Non DFS Used: 3662950400 (3.41 GB)

DFS Remaining: 49997914112 (46.56 GB)

DFS Used%: 0.005%

DFS Remaining%: 93.17%

Configured Cache Capacity: 0 (0B)

Cache Used: 0 (0B)

Cache Remaining: 0 (0B)

Cache Used%: 100.00%

Cache Remaining%: 0.005%

Xceivers: 1

Last contact: Sun Jan 28 20:52:01 EST 2018

...

[root@master hadoop] #. / bin/hdfs dfsadmin-report

...

Name: 192.168.4.6 50010 (newnode)

Hostname: newnode

Decommission Status: Decommissioned / / final status

Configured Capacity: 53660876800 (49.98 GB)

DFS Used: 12288 (12 KB)

Non DFS Used: 3662950400 (3.41 GB)

DFS Remaining: 49997914112 (46.56 GB)

DFS Used%: 0.005%

DFS Remaining%: 93.17%

Configured Cache Capacity: 0 (0B)

Cache Used: 0 (0B)

Cache Remaining: 0 (0B)

Cache Used%: 100.00%

Cache Remaining%: 0.005%

Xceivers: 1

Last contact: Sun Jan 28 20:52:43 EST 2018

...

/ / the node can be stopped only when the node state changes to Decommissioned state.

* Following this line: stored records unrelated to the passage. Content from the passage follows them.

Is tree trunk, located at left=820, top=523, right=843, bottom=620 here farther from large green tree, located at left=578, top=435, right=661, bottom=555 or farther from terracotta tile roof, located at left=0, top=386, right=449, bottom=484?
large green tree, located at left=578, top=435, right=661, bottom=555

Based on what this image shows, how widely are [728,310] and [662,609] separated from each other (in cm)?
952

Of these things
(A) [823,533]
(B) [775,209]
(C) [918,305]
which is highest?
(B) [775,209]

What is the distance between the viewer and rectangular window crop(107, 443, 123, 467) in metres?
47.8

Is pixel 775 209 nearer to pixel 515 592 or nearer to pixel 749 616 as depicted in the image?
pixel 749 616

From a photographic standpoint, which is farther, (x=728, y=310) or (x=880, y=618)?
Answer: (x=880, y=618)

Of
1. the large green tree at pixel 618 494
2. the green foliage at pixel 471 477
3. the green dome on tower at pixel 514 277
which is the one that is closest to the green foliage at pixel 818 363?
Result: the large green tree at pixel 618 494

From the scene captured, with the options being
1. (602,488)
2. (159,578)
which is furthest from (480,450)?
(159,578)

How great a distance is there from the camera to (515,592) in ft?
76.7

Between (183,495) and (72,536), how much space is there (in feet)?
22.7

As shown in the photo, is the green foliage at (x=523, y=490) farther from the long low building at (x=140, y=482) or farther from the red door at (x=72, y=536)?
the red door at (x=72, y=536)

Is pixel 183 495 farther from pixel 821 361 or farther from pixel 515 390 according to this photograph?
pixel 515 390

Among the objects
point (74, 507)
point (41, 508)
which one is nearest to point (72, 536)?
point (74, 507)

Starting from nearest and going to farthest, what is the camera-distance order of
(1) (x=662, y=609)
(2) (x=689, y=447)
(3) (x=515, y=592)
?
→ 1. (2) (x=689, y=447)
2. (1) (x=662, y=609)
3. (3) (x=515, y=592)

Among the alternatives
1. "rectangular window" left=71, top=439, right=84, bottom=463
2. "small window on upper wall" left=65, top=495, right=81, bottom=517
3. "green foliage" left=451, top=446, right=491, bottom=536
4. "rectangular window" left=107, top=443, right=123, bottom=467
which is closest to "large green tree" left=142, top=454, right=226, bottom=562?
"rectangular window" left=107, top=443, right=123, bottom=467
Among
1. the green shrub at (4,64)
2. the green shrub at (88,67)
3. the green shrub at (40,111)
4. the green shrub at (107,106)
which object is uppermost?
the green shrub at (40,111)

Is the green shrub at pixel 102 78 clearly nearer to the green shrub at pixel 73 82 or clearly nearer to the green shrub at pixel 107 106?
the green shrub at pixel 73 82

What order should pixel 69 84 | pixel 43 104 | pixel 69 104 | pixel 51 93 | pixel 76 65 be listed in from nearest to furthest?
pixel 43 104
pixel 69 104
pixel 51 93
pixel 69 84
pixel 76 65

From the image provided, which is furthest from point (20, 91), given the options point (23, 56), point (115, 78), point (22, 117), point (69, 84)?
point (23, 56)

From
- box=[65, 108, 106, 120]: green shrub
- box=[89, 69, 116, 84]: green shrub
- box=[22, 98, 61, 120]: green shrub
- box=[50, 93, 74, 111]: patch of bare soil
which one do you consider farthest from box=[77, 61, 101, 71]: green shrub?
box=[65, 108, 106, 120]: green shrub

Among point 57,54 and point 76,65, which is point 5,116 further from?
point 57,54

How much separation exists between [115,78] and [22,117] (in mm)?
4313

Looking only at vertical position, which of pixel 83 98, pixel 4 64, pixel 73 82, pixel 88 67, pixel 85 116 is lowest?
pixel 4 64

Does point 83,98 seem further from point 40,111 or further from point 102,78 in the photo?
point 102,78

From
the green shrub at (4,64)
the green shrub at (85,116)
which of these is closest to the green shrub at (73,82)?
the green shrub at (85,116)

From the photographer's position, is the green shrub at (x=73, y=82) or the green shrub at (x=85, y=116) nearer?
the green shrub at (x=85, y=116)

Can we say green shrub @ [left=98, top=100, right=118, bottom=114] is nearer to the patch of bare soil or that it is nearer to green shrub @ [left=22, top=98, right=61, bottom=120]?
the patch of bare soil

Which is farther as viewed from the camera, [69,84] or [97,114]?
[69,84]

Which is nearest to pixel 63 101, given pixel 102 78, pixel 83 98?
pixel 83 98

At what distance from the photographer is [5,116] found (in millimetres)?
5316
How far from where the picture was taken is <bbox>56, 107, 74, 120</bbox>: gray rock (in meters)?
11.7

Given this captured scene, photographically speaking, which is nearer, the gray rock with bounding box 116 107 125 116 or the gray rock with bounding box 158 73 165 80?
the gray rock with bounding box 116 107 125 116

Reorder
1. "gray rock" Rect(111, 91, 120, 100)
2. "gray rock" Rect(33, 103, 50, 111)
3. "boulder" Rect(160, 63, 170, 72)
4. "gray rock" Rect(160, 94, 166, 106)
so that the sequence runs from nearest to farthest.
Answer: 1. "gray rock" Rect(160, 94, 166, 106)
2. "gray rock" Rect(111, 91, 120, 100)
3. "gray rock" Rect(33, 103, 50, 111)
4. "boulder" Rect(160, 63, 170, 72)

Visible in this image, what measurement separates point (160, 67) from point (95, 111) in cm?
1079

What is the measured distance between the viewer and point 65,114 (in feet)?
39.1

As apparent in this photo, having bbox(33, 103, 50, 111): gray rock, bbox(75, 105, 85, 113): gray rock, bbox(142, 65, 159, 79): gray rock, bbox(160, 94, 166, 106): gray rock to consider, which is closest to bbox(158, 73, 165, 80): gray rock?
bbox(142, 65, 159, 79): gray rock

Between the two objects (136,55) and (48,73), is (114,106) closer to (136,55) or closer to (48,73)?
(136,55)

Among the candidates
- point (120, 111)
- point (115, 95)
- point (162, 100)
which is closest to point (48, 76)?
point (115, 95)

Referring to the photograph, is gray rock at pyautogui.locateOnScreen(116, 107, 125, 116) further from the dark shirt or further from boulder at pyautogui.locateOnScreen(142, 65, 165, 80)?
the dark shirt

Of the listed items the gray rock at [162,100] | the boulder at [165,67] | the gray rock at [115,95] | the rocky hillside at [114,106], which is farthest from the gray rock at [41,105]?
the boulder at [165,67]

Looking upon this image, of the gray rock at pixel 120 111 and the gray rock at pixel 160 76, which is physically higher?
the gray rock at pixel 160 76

[root@newnode hadoop] #. / sbin/hadoop-daemon.sh stop datanode

[root@newnode hadoop] # jps

4045 Jps

Welcome to subscribe "Shulou Technology Information " to get latest news, interesting things and hot topics in the IT industry, and controls the hottest and latest Internet news, technology news and IT industry trends.

*The comments in the above article only represent the author's personal views and do not represent the views and positions of this website. If you have more insights, please feel free to contribute and share.